■ Instructions to follow
Skip the pictures. Give all the data again exactly.

[Stored records]
- - -

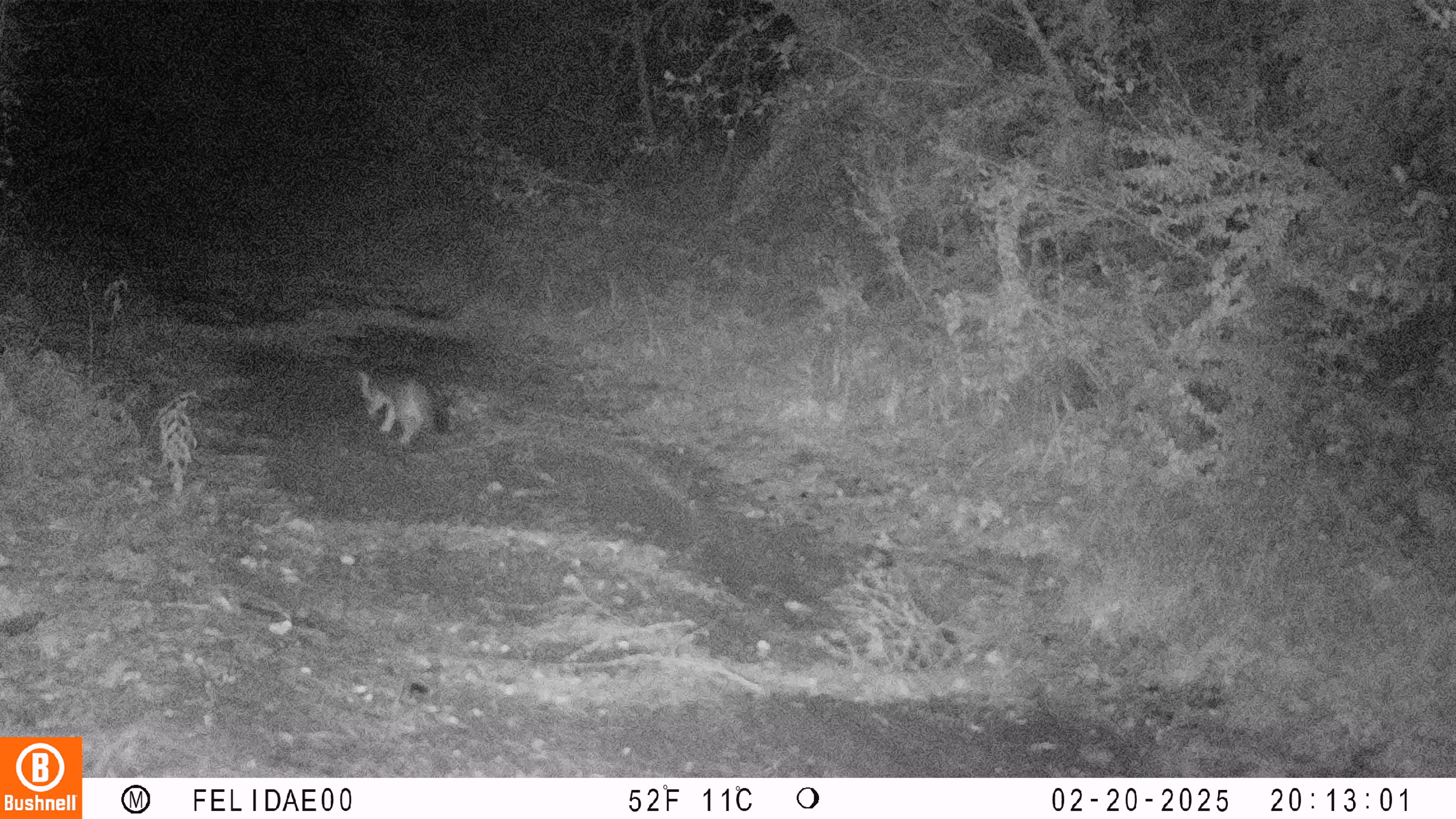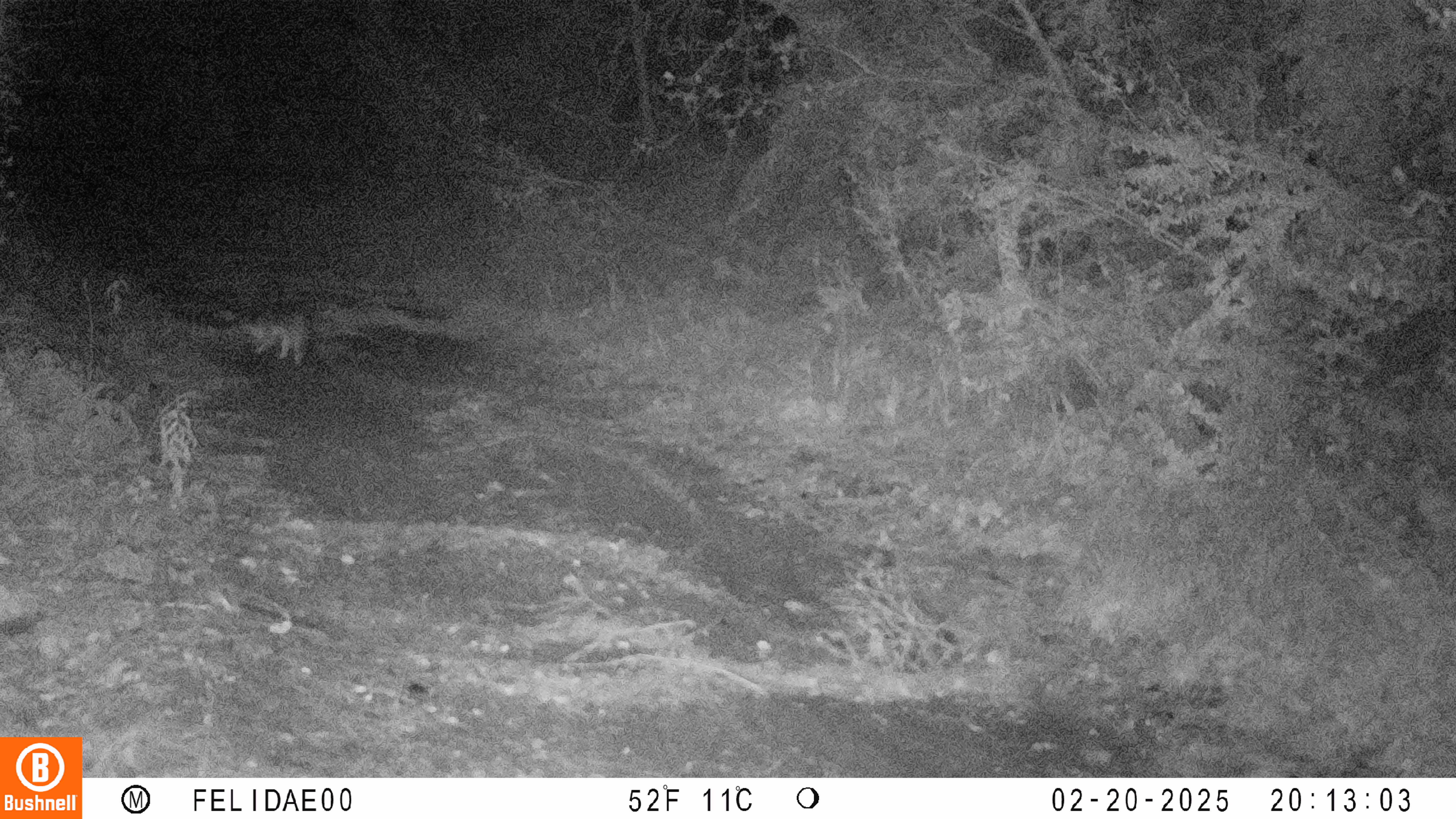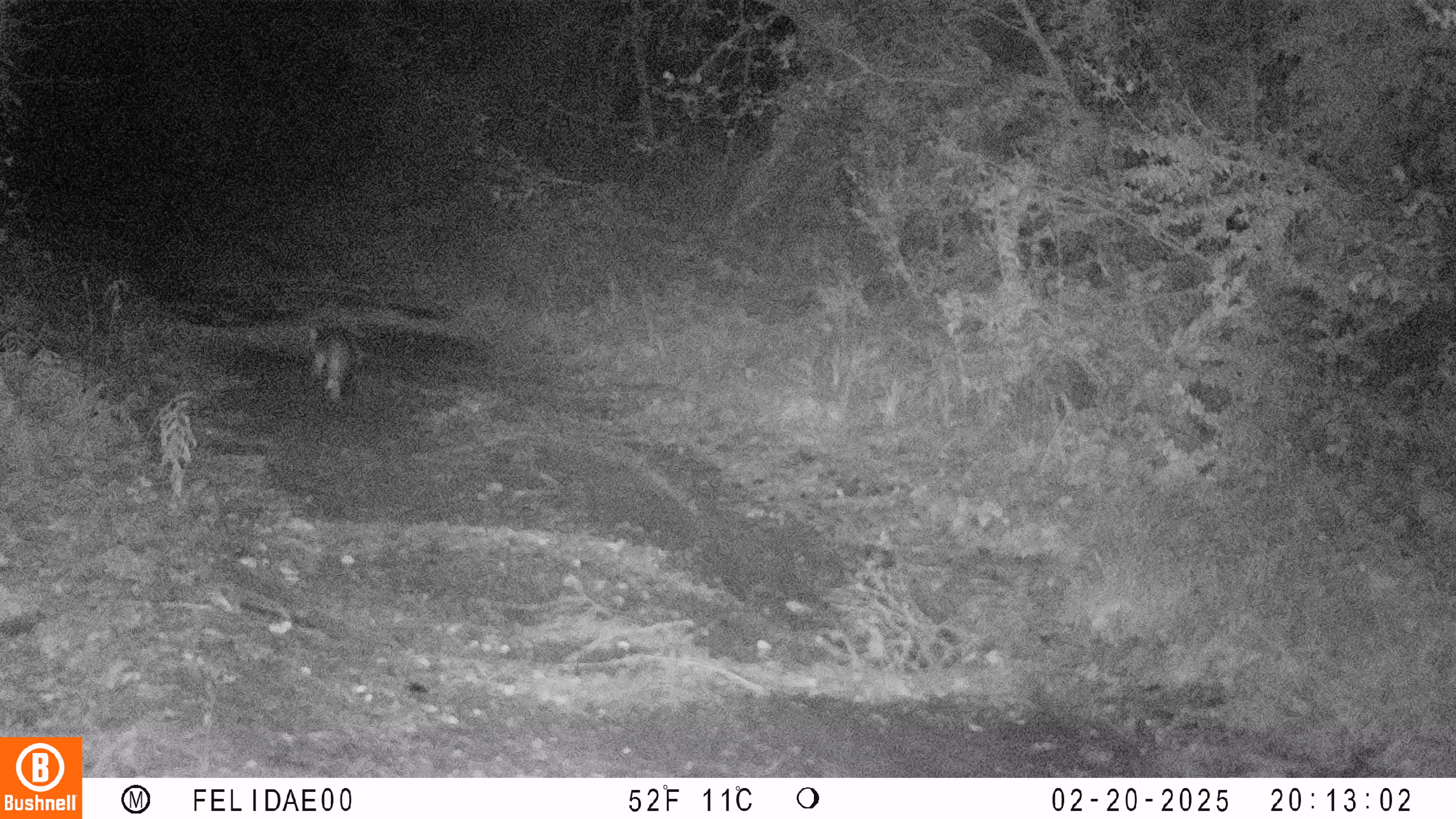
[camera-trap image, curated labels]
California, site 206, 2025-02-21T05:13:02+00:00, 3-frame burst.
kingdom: Animalia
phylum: Chordata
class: Mammalia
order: Carnivora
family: Canidae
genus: Urocyon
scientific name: Urocyon cinereoargenteus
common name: gray fox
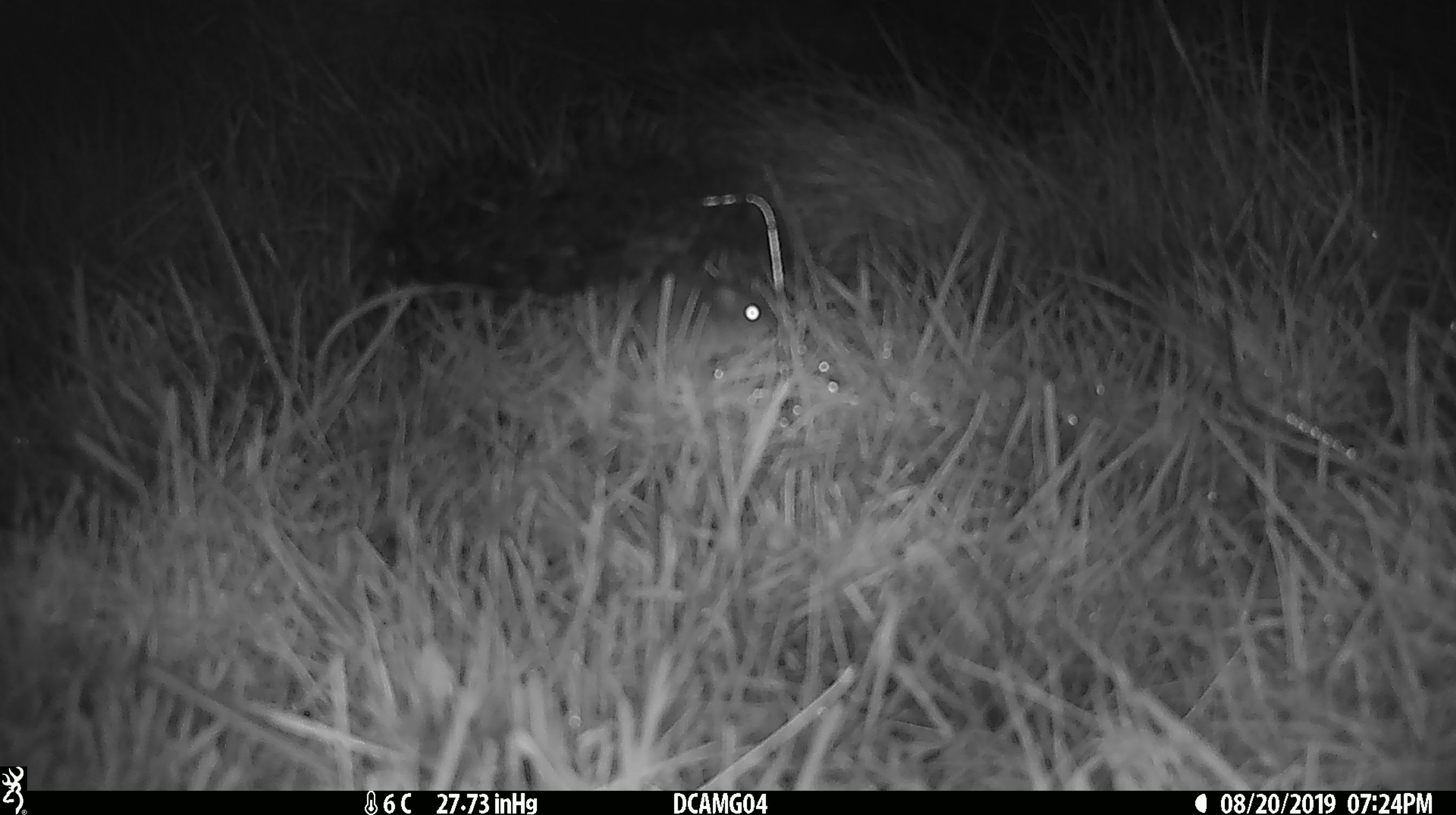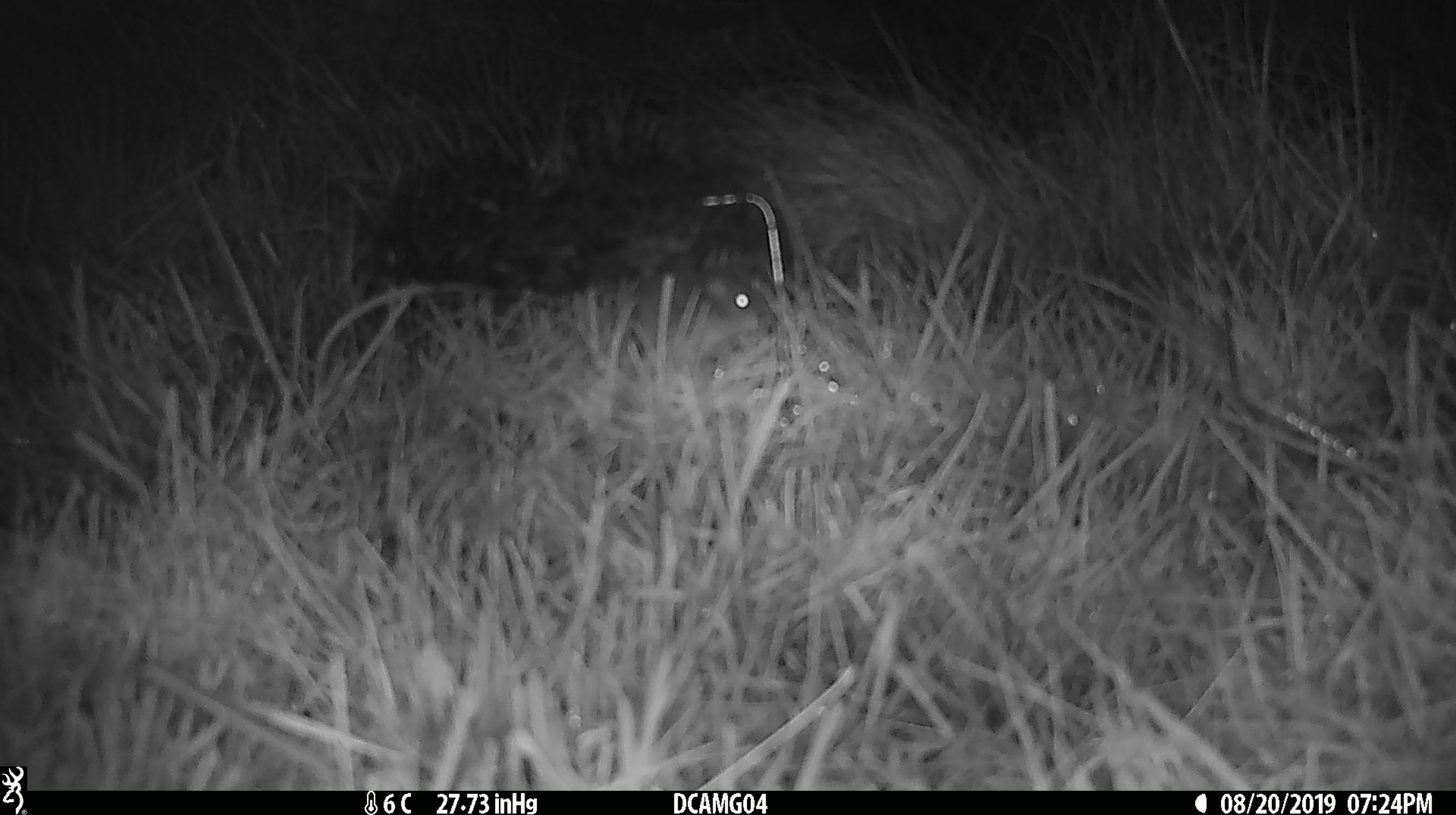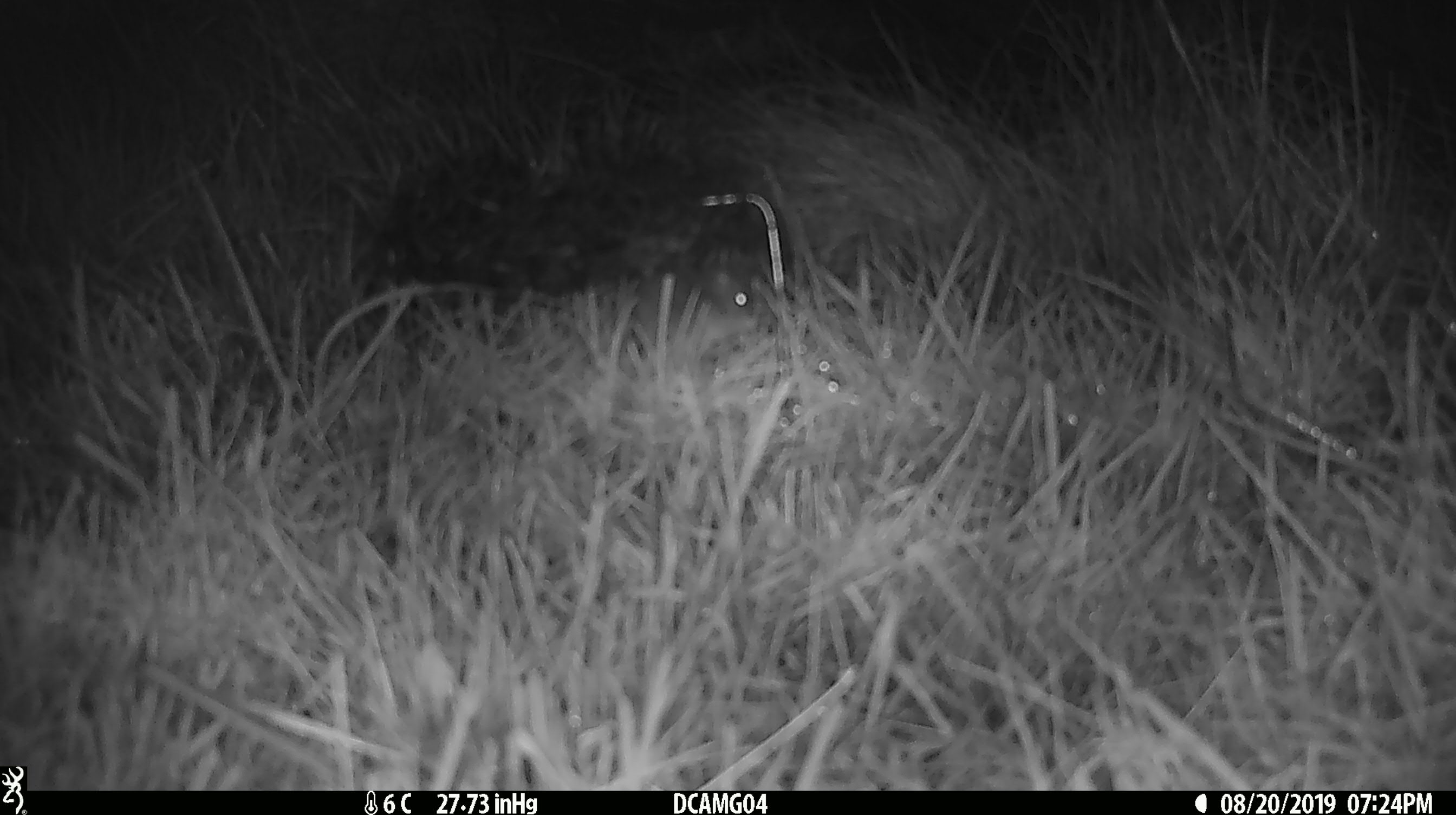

- - -

■ Result for this exercise
[camera-trap image, curated labels]
California, site 206, 2025-02-21T05:13:02+00:00, 3-frame burst.
kingdom: Animalia
phylum: Chordata
class: Mammalia
order: Carnivora
family: Canidae
genus: Urocyon
scientific name: Urocyon cinereoargenteus
common name: gray fox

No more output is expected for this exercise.